## TO DO
Arrange every line of the material below as a numbered list, dropping any blank lines. Keep the pictures out of your answer.
— start of DATA RECORDS —
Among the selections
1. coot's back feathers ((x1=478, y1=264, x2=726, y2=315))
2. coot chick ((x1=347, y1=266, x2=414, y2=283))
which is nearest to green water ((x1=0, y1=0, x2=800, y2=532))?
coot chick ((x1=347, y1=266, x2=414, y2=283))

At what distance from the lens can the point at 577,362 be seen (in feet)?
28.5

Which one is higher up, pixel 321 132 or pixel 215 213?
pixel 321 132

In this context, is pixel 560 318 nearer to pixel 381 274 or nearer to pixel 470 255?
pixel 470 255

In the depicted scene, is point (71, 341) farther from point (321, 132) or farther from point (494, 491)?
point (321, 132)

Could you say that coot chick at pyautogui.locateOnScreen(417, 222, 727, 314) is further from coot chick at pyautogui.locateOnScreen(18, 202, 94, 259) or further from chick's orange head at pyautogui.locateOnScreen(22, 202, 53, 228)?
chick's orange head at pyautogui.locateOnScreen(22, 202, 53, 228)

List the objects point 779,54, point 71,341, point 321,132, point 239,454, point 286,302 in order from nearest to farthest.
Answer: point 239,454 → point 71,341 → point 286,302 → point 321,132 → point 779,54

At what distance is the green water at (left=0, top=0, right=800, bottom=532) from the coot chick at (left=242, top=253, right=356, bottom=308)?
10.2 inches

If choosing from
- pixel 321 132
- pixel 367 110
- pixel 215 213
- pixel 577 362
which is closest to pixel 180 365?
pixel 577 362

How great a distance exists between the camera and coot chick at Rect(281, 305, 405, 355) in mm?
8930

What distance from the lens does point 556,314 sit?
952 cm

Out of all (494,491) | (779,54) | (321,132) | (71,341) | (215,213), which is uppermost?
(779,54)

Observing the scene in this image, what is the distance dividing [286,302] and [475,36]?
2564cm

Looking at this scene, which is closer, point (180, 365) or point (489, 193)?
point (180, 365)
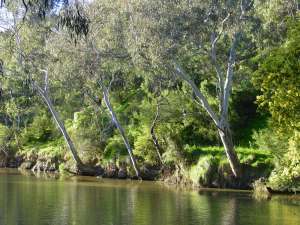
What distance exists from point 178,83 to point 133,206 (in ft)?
65.2

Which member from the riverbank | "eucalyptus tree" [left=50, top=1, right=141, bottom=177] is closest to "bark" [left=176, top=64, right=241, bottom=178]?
the riverbank

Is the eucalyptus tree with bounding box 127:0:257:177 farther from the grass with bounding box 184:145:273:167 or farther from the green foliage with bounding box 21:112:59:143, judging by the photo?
the green foliage with bounding box 21:112:59:143

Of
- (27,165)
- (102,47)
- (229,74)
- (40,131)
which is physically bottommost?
(27,165)

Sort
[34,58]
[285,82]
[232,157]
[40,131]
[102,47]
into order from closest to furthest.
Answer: [285,82], [232,157], [102,47], [34,58], [40,131]

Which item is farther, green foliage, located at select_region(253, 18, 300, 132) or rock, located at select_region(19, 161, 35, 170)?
rock, located at select_region(19, 161, 35, 170)

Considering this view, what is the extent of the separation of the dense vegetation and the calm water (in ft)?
6.13

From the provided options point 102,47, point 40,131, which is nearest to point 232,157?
point 102,47

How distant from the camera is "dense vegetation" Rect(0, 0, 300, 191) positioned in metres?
28.5

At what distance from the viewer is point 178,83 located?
4500 cm

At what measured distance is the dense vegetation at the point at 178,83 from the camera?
28527mm

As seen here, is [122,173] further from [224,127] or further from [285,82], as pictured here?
[285,82]

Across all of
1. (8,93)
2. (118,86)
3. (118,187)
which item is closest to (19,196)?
(118,187)

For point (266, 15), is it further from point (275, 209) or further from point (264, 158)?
point (275, 209)

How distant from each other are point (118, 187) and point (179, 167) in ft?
15.0
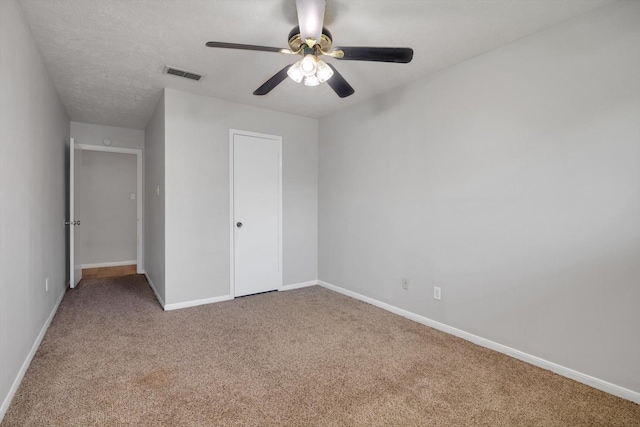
— end of DATA RECORDS —
## EXERCISE RESPONSE
1. Among the selections
2. 1. coot's back feathers ((x1=478, y1=264, x2=726, y2=315))
3. 2. coot chick ((x1=347, y1=266, x2=414, y2=283))
4. which is nearest to green water ((x1=0, y1=0, x2=800, y2=532))?
5. coot chick ((x1=347, y1=266, x2=414, y2=283))
6. At what distance from the lens can the point at 577,362 be seen (in feet)?
7. 28.5
8. Which one is higher up, pixel 321 132 or pixel 215 213?
9. pixel 321 132
10. In this context, is pixel 560 318 nearer to pixel 381 274 or nearer to pixel 470 255?
11. pixel 470 255
12. In the depicted scene, is point (71, 341) farther from point (321, 132) or farther from point (494, 491)?
13. point (321, 132)
14. Could you say that coot chick at pyautogui.locateOnScreen(417, 222, 727, 314) is further from coot chick at pyautogui.locateOnScreen(18, 202, 94, 259) or further from chick's orange head at pyautogui.locateOnScreen(22, 202, 53, 228)?
15. chick's orange head at pyautogui.locateOnScreen(22, 202, 53, 228)
16. List the objects point 779,54, point 71,341, point 321,132, point 239,454, point 286,302 in order from nearest to farthest.
17. Answer: point 239,454 → point 71,341 → point 286,302 → point 321,132 → point 779,54
18. At what distance is the green water at (left=0, top=0, right=800, bottom=532) from the coot chick at (left=242, top=253, right=356, bottom=308)?
19. 10.2 inches
20. If choosing from
21. - pixel 321 132
22. - pixel 367 110
23. - pixel 215 213
24. - pixel 577 362
25. which is closest to pixel 180 365?
26. pixel 577 362
27. How great a distance exists between the camera and coot chick at Rect(281, 305, 405, 355) in mm?
28. 8930
29. What distance from the lens does point 556,314 sit?
30. 952 cm
31. Out of all (494,491) | (779,54) | (321,132) | (71,341) | (215,213), which is uppermost?
32. (779,54)
33. Observing the scene in this image, what is the distance dividing [286,302] and [475,36]?
34. 2564cm
35. Looking at this scene, which is closer, point (180, 365) or point (489, 193)?
36. point (180, 365)
37. What distance exists from point 178,83 to point 133,206 (in ft)?
38. 65.2
39. Which member from the riverbank | "eucalyptus tree" [left=50, top=1, right=141, bottom=177] is closest to "bark" [left=176, top=64, right=241, bottom=178]?
40. the riverbank
41. Is the eucalyptus tree with bounding box 127:0:257:177 farther from the grass with bounding box 184:145:273:167 or farther from the green foliage with bounding box 21:112:59:143, judging by the photo?
42. the green foliage with bounding box 21:112:59:143
43. Of
44. - (27,165)
45. - (102,47)
46. - (229,74)
47. - (40,131)
48. which is physically bottommost?
49. (27,165)
50. Sort
51. [34,58]
52. [285,82]
53. [232,157]
54. [40,131]
55. [102,47]
56. into order from closest to furthest.
57. Answer: [285,82], [232,157], [102,47], [34,58], [40,131]
58. Which item is farther, green foliage, located at select_region(253, 18, 300, 132) or rock, located at select_region(19, 161, 35, 170)?
59. rock, located at select_region(19, 161, 35, 170)
60. Considering this view, what is the extent of the separation of the dense vegetation and the calm water (in ft)?
61. 6.13
62. From the provided options point 102,47, point 40,131, which is nearest to point 232,157?
63. point 102,47
64. How distant from the camera is "dense vegetation" Rect(0, 0, 300, 191) positioned in metres?
65. 28.5
66. At what distance from the viewer is point 178,83 located?
67. 4500 cm
68. At what measured distance is the dense vegetation at the point at 178,83 from the camera?
69. 28527mm
70. As seen here, is [122,173] further from [224,127] or further from [285,82], as pictured here?
71. [285,82]
72. Across all of
73. 1. (8,93)
74. 2. (118,86)
75. 3. (118,187)
76. which item is closest to (19,196)?
77. (118,187)
78. For point (266, 15), is it further from point (275, 209) or further from point (264, 158)?
79. point (275, 209)
80. How distant from each other are point (118, 187) and point (179, 167) in ft?
81. 15.0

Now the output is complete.